[[ Excerpt to read, beginning ]]

Click the links to see some recent and not so recent research interests and projects.
Simulating cancer genomes
Many cancers arise due to genome rearrangements such as chromosome translocations, where two parts of different chromosomes can become fused together after a breakage. Genome regulation often involve chromosome looping and founding in 3D, and rearrangements can change the local 3D environment of a gene leading to mis-regulation. In this work we used polymer simulations based on the HiP-HoP model to study the changes in 3D structure which occur after a rearrangement. This has provided new insight into the processes involved in gene mid-regulation, and has also help us identify "interaction hotspots", which could in the future be targets for therapies. In our initial work we focused on rearrangement in B-cells involving the immunoglobulin heavy locus and the cell cycle gene CCND1. B-cells are part of the immune system, and programmed DNA breaking an repair is used to generate the genetic diversity required for generating immunity. Unfortunately these processes can go wrong, giving rise to different malignancies.
with Lisa Russell and Daniel Rico
The Highly Predictive Heteromorphic Polymer (HiP-HoP) Model
We developed a polymer-based simulation model for predicting the folding and looping of chromatin fibres at high-resolution around specific genes. The model combines several mechanisms which drive chromosome organisation (including the bridging-induced attraction and loop extrusion) with a heteromorphic polymer. Put simply, this is a polymer which has properties which vary along its length - in this case some regions have a thicker more compact structure, which others are thinner and more flexible. We have applied the model to study the Pax6 gene locus in mouse. A simpler version of the model was used to study the alpha and beta globin genes.
with Nick Gilbert and Davide Marenduzzo.

[[ Excerpt to read, end ]]
[[ Provided data, beginning ]]

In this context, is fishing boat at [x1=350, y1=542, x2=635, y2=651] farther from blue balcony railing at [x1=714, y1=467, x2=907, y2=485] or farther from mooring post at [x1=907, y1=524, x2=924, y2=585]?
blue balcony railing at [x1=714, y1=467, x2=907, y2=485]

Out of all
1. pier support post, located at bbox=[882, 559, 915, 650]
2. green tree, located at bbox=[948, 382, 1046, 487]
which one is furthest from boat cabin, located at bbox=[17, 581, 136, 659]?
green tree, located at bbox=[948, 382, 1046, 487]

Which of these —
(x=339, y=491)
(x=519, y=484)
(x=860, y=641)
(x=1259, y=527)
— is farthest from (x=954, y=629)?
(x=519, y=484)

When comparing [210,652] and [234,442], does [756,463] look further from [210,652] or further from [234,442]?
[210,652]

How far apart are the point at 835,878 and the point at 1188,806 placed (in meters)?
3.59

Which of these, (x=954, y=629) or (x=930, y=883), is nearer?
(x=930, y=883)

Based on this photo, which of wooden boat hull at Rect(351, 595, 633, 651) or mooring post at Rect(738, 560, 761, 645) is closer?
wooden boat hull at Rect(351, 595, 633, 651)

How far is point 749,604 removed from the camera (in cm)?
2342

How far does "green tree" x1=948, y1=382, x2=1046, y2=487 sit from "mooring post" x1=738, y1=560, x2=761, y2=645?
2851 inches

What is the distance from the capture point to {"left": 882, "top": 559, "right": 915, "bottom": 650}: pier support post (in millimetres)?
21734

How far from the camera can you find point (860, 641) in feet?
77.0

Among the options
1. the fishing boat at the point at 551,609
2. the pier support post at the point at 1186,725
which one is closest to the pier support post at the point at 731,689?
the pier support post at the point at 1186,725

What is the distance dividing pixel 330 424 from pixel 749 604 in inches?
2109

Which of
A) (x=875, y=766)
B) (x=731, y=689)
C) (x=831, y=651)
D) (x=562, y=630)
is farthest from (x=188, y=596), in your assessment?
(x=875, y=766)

[[ Provided data, end ]]

_What you need to do_:
(a) In the research-projects text, which gene locus in mouse was the HiP-HoP model applied to?
(b) Carry on the research-projects text, starting right after its last line.

_Responses to the exercise_:
(a) The Pax6 gene locus.

(b)
Chromatin domains in yeast
In recent experiments using MicroC (a nucleosome resolution HiC-like chromosome conformation capture method) revealed that the yeast genome is organised into domains of enriched self-interactions. These are, however, much smaller than the topologically associated domains (TADs) found in mammals and other organisms (5-10kbp domains in yeast compared to 100kbp-1Mbp in mammals). To study the mechanism of formation of these domains we developed a simple polymer model for chromatin where nucleosomes were represented by 10nm sphere, and linker DNA was represented by chains of 2.5nm spheres. Using data on nucleosome positions (from MNase-seq experiments) to set the lengths of DNA linkers allows specific chromosome regions to be simulated. Despite being highly simplified, the model gives very good predictions of MicroC interaction maps - since nucleosome positions are the only input, this implies that the small scale domains arise simply due to the underlying chromatin structure, and do not require the more complex mechanisms found in mammals.
Many important cellular processes, such as gene regulation, require proteins to bind to short specific target sequences on large DNA molecules. The target needs to be found quickly and accurately. To do this it is thought that proteins move through the bacterial cell, or eukaryotic nucleus by making alternating rounds of free 3D diffusion, and 1D scanning along the DNA molecule. Whilst there is a long history of theoretical treatment of this process, there has been little work on simulations which take into account the full dynamics of both the proteins and DNA. Using coarse grained Brownian dynamics we have studied aspects such as the effect of DNA configuration, the presence of non-target "traps" in the DNA sequence, and the effect of crowding proteins in the cellular media, including those which are diffusing freely, as well as those bound to the DNA.
with Davide Marenduzzo and Mike Cates.
The bridging induced attraction as a driver of chromosome organisation
There are many DNA and chromatin binding proteins which from complexes which can mediate bridging interactions between different chromatin regions. Using coarse grained Brownian dynamics we uncovered a general tendency for such bridge-forming complexes to form clusters, even in the absence of attractive interactions between the complexes. This "bridging-induced attraction" not only provides a mechanism for the formation of the protein foci which are observed in vivo via microscopy, but it can also act to drive large scale chromatin organisation.
with Davide Marenduzzo and Peter Cook.
Ribosome Traffic in mRNA Translation
We use the versatile TASEP as a model for ribosome traffic flow in the biological process of protein production. This is a fundamental model in non-equilibrium statistical physics. We study features such as the effect of bottlenecks, and the interplay between supply and demand of resources, and how this might impact (and allow control of) protein levels and ultimately the characteristic of a cell.
with M Carmen Romano, Marco Thiel, Celso Grebogi and Ian Stansfield.